• Extracted data:
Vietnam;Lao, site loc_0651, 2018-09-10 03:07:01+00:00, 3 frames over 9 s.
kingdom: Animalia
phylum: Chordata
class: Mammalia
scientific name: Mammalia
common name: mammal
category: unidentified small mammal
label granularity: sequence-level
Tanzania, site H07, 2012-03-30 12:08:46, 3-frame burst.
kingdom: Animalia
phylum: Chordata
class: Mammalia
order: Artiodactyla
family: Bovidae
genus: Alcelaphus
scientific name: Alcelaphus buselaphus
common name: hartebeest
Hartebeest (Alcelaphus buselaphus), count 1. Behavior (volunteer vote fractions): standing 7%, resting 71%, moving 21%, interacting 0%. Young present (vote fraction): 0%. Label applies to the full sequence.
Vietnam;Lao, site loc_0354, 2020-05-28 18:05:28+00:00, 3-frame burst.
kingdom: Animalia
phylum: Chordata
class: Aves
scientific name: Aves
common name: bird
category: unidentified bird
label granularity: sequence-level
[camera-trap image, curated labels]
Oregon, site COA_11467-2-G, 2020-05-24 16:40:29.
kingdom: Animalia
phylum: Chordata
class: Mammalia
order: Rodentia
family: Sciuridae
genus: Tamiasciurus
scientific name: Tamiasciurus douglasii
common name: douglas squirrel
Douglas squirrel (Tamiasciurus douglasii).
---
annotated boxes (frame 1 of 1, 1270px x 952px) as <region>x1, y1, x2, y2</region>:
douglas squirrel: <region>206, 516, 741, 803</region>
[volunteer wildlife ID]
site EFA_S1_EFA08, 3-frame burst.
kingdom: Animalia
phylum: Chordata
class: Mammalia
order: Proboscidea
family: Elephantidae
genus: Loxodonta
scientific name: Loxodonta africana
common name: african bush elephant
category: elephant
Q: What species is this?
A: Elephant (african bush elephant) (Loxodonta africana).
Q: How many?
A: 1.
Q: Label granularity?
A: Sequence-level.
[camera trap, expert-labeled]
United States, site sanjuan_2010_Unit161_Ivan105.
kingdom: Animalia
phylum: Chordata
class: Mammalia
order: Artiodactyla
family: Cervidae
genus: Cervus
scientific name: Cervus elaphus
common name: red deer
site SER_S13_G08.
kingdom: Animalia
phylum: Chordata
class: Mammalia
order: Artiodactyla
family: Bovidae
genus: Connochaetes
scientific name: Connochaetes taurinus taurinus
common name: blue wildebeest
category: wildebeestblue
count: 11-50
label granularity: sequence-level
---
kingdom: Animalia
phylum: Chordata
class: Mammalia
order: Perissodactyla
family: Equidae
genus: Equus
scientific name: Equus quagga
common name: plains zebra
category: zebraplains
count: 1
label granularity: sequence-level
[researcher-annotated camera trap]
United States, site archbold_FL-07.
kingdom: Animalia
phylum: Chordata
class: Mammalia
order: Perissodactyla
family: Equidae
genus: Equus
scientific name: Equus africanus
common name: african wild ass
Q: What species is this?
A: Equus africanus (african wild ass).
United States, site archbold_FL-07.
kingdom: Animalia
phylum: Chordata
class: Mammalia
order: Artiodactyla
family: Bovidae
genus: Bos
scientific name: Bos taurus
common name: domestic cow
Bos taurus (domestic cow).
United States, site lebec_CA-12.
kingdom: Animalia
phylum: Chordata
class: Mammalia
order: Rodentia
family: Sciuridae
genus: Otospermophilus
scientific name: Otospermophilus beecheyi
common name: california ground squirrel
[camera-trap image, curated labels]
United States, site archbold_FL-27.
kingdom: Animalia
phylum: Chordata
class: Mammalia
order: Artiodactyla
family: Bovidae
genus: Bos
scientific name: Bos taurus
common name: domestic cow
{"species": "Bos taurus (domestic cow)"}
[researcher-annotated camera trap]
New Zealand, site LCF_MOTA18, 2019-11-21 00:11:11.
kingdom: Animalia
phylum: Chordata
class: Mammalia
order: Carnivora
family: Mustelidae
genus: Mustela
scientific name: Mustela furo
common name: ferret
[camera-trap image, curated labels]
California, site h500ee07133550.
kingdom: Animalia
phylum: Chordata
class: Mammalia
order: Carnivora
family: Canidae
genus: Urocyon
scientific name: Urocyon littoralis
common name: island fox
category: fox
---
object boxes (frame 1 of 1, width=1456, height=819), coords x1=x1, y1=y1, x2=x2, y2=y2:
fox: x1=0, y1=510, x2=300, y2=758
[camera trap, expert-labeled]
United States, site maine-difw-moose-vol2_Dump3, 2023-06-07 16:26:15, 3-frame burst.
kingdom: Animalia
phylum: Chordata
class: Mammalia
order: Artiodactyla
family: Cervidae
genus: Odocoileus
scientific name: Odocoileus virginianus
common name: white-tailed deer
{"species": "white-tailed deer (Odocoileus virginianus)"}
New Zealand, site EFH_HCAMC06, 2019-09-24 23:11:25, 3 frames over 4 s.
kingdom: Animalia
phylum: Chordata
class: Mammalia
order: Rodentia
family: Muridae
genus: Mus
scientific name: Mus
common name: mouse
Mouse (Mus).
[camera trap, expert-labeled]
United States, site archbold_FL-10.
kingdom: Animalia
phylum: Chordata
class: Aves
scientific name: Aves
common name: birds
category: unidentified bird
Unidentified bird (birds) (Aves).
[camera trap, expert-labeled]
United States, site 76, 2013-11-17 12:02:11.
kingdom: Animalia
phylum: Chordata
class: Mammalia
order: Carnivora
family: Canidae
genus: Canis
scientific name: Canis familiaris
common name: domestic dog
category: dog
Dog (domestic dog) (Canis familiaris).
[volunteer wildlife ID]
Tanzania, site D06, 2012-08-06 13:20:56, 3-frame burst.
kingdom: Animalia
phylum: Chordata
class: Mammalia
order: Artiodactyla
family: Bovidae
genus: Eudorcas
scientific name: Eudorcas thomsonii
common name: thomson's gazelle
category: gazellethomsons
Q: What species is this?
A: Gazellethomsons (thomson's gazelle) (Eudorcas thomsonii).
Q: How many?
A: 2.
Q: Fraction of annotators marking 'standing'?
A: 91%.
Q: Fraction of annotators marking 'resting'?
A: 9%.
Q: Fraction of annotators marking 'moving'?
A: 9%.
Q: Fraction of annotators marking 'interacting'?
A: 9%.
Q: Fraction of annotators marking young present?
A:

• Work required:
Make sure every record is repeated exactly.

• Written reply:
Vietnam;Lao, site loc_0651, 2018-09-10 03:07:01+00:00, 3 frames over 9 s.
kingdom: Animalia
phylum: Chordata
class: Mammalia
scientific name: Mammalia
common name: mammal
category: unidentified small mammal
label granularity: sequence-level
Tanzania, site H07, 2012-03-30 12:08:46, 3-frame burst.
kingdom: Animalia
phylum: Chordata
class: Mammalia
order: Artiodactyla
family: Bovidae
genus: Alcelaphus
scientific name: Alcelaphus buselaphus
common name: hartebeest
Hartebeest (Alcelaphus buselaphus), count 1. Behavior (volunteer vote fractions): standing 7%, resting 71%, moving 21%, interacting 0%. Young present (vote fraction): 0%. Label applies to the full sequence.
Vietnam;Lao, site loc_0354, 2020-05-28 18:05:28+00:00, 3-frame burst.
kingdom: Animalia
phylum: Chordata
class: Aves
scientific name: Aves
common name: bird
category: unidentified bird
label granularity: sequence-level
[camera-trap image, curated labels]
Oregon, site COA_11467-2-G, 2020-05-24 16:40:29.
kingdom: Animalia
phylum: Chordata
class: Mammalia
order: Rodentia
family: Sciuridae
genus: Tamiasciurus
scientific name: Tamiasciurus douglasii
common name: douglas squirrel
Douglas squirrel (Tamiasciurus douglasii).
---
annotated boxes (frame 1 of 1, 1270px x 952px) as <region>x1, y1, x2, y2</region>:
douglas squirrel: <region>206, 516, 741, 803</region>
[volunteer wildlife ID]
site EFA_S1_EFA08, 3-frame burst.
kingdom: Animalia
phylum: Chordata
class: Mammalia
order: Proboscidea
family: Elephantidae
genus: Loxodonta
scientific name: Loxodonta africana
common name: african bush elephant
category: elephant
Q: What species is this?
A: Elephant (african bush elephant) (Loxodonta africana).
Q: How many?
A: 1.
Q: Label granularity?
A: Sequence-level.
[camera trap, expert-labeled]
United States, site sanjuan_2010_Unit161_Ivan105.
kingdom: Animalia
phylum: Chordata
class: Mammalia
order: Artiodactyla
family: Cervidae
genus: Cervus
scientific name: Cervus elaphus
common name: red deer
site SER_S13_G08.
kingdom: Animalia
phylum: Chordata
class: Mammalia
order: Artiodactyla
family: Bovidae
genus: Connochaetes
scientific name: Connochaetes taurinus taurinus
common name: blue wildebeest
category: wildebeestblue
count: 11-50
label granularity: sequence-level
---
kingdom: Animalia
phylum: Chordata
class: Mammalia
order: Perissodactyla
family: Equidae
genus: Equus
scientific name: Equus quagga
common name: plains zebra
category: zebraplains
count: 1
label granularity: sequence-level
[researcher-annotated camera trap]
United States, site archbold_FL-07.
kingdom: Animalia
phylum: Chordata
class: Mammalia
order: Perissodactyla
family: Equidae
genus: Equus
scientific name: Equus africanus
common name: african wild ass
Q: What species is this?
A: Equus africanus (african wild ass).
United States, site archbold_FL-07.
kingdom: Animalia
phylum: Chordata
class: Mammalia
order: Artiodactyla
family: Bovidae
genus: Bos
scientific name: Bos taurus
common name: domestic cow
Bos taurus (domestic cow).
United States, site lebec_CA-12.
kingdom: Animalia
phylum: Chordata
class: Mammalia
order: Rodentia
family: Sciuridae
genus: Otospermophilus
scientific name: Otospermophilus beecheyi
common name: california ground squirrel
[camera-trap image, curated labels]
United States, site archbold_FL-27.
kingdom: Animalia
phylum: Chordata
class: Mammalia
order: Artiodactyla
family: Bovidae
genus: Bos
scientific name: Bos taurus
common name: domestic cow
{"species": "Bos taurus (domestic cow)"}
[researcher-annotated camera trap]
New Zealand, site LCF_MOTA18, 2019-11-21 00:11:11.
kingdom: Animalia
phylum: Chordata
class: Mammalia
order: Carnivora
family: Mustelidae
genus: Mustela
scientific name: Mustela furo
common name: ferret
[camera-trap image, curated labels]
California, site h500ee07133550.
kingdom: Animalia
phylum: Chordata
class: Mammalia
order: Carnivora
family: Canidae
genus: Urocyon
scientific name: Urocyon littoralis
common name: island fox
category: fox
---
object boxes (frame 1 of 1, width=1456, height=819), coords x1=x1, y1=y1, x2=x2, y2=y2:
fox: x1=0, y1=510, x2=300, y2=758
[camera trap, expert-labeled]
United States, site maine-difw-moose-vol2_Dump3, 2023-06-07 16:26:15, 3-frame burst.
kingdom: Animalia
phylum: Chordata
class: Mammalia
order: Artiodactyla
family: Cervidae
genus: Odocoileus
scientific name: Odocoileus virginianus
common name: white-tailed deer
{"species": "white-tailed deer (Odocoileus virginianus)"}
New Zealand, site EFH_HCAMC06, 2019-09-24 23:11:25, 3 frames over 4 s.
kingdom: Animalia
phylum: Chordata
class: Mammalia
order: Rodentia
family: Muridae
genus: Mus
scientific name: Mus
common name: mouse
Mouse (Mus).
[camera trap, expert-labeled]
United States, site archbold_FL-10.
kingdom: Animalia
phylum: Chordata
class: Aves
scientific name: Aves
common name: birds
category: unidentified bird
Unidentified bird (birds) (Aves).
[camera trap, expert-labeled]
United States, site 76, 2013-11-17 12:02:11.
kingdom: Animalia
phylum: Chordata
class: Mammalia
order: Carnivora
family: Canidae
genus: Canis
scientific name: Canis familiaris
common name: domestic dog
category: dog
Dog (domestic dog) (Canis familiaris).
[volunteer wildlife ID]
Tanzania, site D06, 2012-08-06 13:20:56, 3-frame burst.
kingdom: Animalia
phylum: Chordata
class: Mammalia
order: Artiodactyla
family: Bovidae
genus: Eudorcas
scientific name: Eudorcas thomsonii
common name: thomson's gazelle
category: gazellethomsons
Q: What species is this?
A: Gazellethomsons (thomson's gazelle) (Eudorcas thomsonii).
Q: How many?
A: 2.
Q: Fraction of annotators marking 'standing'?
A: 91%.
Q: Fraction of annotators marking 'resting'?
A: 9%.
Q: Fraction of annotators marking 'moving'?
A: 9%.
Q: Fraction of annotators marking 'interacting'?
A: 9%.
Q: Fraction of annotators marking young present?
A:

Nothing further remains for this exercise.